カメラとしてだけでなく、スマートフォンの画像をチェキにプリントするスマホプリンターとしても活用できます。Bluetooth 5.4とWi-Fi接続に対応しており、前作のBluetooth 4.2から通信性能も向上しています。
前作instax mini Evoの約30,000円から大幅に値上がりし、インスタントカメラとしてはかなり高価な部類に入ります。加えてフィルム代(instax miniフィルム10枚入り約700〜900円)も継続的にかかるため、ランニングコストも意識する必要があります。
前作の3.0型(約46万ドット)から1.54型(約17万ドット)へ大幅に小型化されました。撮影時のフレーミングや撮影後のプレビュー確認がやりにくく、特に屋外の明るい環境では視認性に不安が残ります。

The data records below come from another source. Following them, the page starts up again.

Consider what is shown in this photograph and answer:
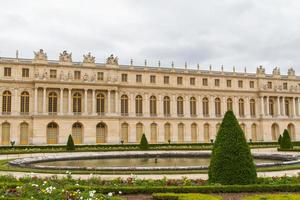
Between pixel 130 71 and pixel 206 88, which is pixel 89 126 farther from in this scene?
pixel 206 88

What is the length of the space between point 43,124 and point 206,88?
2684 cm

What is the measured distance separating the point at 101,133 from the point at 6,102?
13770mm

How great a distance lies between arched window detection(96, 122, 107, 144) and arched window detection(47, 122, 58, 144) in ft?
19.2

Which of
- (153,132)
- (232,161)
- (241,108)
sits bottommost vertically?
(232,161)

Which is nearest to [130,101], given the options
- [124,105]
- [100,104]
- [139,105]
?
[124,105]

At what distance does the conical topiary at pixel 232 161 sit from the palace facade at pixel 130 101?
3827cm

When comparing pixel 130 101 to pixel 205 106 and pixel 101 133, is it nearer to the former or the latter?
pixel 101 133

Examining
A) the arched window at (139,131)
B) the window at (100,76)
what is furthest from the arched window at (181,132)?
the window at (100,76)

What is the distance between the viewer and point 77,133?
162ft

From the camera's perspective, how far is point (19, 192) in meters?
10.5

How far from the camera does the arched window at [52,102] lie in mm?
48250

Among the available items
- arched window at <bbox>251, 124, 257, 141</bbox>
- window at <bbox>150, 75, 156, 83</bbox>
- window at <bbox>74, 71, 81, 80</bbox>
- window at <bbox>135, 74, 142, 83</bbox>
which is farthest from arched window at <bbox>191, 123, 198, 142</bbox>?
window at <bbox>74, 71, 81, 80</bbox>

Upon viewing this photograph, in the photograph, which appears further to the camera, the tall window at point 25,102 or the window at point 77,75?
the window at point 77,75

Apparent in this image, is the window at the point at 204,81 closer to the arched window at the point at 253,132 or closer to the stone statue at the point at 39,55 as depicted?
the arched window at the point at 253,132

1回の動画撮影は最大15秒までに制限されています。アプリで複数の動画を結合して最大30秒にすることは可能ですが、長尺の動画撮影には対応していないため、用途は限定的です。
発売初期のレビューでは、動作のもっさり感、アプリとの接続失敗、バッテリー認識の問題など、ソフトウェア面の不具合が複数報告されています。ファームウェアアップデートでの改善が期待されますが、購入時点では注意が必要です。
縦持ちデザインに変更されたことで、奥行きが100.1mmと前作の36mmから大幅に増加しています。グリップアタッチメントが付属しているものの、手の小さいユーザーには持ちにくいと感じる可能性があります。

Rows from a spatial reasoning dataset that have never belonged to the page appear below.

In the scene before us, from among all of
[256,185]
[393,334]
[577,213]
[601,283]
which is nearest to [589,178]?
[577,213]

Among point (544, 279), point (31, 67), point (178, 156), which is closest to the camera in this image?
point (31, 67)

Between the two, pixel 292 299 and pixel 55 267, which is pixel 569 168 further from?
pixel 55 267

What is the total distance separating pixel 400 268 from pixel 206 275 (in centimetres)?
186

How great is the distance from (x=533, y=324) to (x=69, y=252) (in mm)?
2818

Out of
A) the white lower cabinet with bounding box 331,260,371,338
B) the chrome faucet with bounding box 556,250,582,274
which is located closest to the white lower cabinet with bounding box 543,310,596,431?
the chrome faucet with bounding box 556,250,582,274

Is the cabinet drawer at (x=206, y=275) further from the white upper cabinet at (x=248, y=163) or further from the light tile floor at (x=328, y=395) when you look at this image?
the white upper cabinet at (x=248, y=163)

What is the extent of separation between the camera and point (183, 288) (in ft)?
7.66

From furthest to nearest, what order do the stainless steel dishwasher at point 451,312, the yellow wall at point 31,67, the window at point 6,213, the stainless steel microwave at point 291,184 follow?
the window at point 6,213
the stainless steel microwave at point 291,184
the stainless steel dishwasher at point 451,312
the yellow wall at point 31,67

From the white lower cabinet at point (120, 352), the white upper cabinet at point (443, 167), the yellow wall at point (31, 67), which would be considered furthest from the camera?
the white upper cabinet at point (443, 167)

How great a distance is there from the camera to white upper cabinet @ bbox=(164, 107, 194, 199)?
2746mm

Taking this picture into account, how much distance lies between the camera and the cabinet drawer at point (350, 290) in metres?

楽天市場・Amazonの購入者レビューをもとに、実際のユーザーの評価傾向をまとめました。
ジダイヤルのエフェクト表現については「時代ごとの映像と音の変化が面白い」「8mmフィルム風のエフェクトがノスタルジックで最高」と、撮影体験の楽しさを評価する声が多く見られます。
QRコード付きプリントの動画共有機能については「結婚式で配ったら大好評だった」「動画を手渡せるという発想が斬新」など、ギフトやイベント用途での活用を高く評価するレビューが目立ちます。
デザインに関しても「レトロな見た目がかわいい」「持っているだけでテンションが上がる」と、所有満足度の高さがうかがえます。海外レビューでもPCMagがEditors' Choiceを授与し「これまでレビューした中で最も楽しいカメラのひとつ」と評しています。
価格については「55,000円はインスタントカメラとしては高すぎる」「フィルム代も考えるとコスパは厳しい」という声が少なくありません。
動作面では「動作がもっさりしている」「アプリとの接続が不安定」「バッテリー残量表示がおかしい」など、ソフトウェア周りの不具合を指摘する声が見られます。TechRadarも「画質が物足りない」「動作が遅い」と指摘しています。
液晶画面の小ささについても「撮影後のプレビューが見づらい」「前作の3インチ画面に慣れていると不満」という不満が散見されます。
instax mini Evo Cinemaは、動画撮影・QRコード付きプリント・時代別エフェクト「ジダイヤル」を搭載し、「動画を手渡す」という新しい体験を実現したハイブリッドインスタントカメラです。前作instax mini Evoから動画機能の追加、デザインの刷新、通信性能の向上が図られています。
ジダイヤルによる直感的なエフェクト操作や8mmカメラ風のレトロなデザインは所有欲と撮影の楽しさを満たしてくれ、QRコード付きチェキによる動画共有は唯一無二の体験です。
液晶画面の小型化や約55,000円という価格、発売初期の動作不安定さは気になる点ですが、総合的には「撮影体験そのものを楽しみたい」というユーザーに新しい価値を提供する意欲作です。
特に、イベントやパーティーで動画付きチェキを配りたい方、レトロな映像表現を手軽に楽しみたいクリエイター、そしてSNS向けの個性的な縦型コンテンツを作りたい方におすすめです。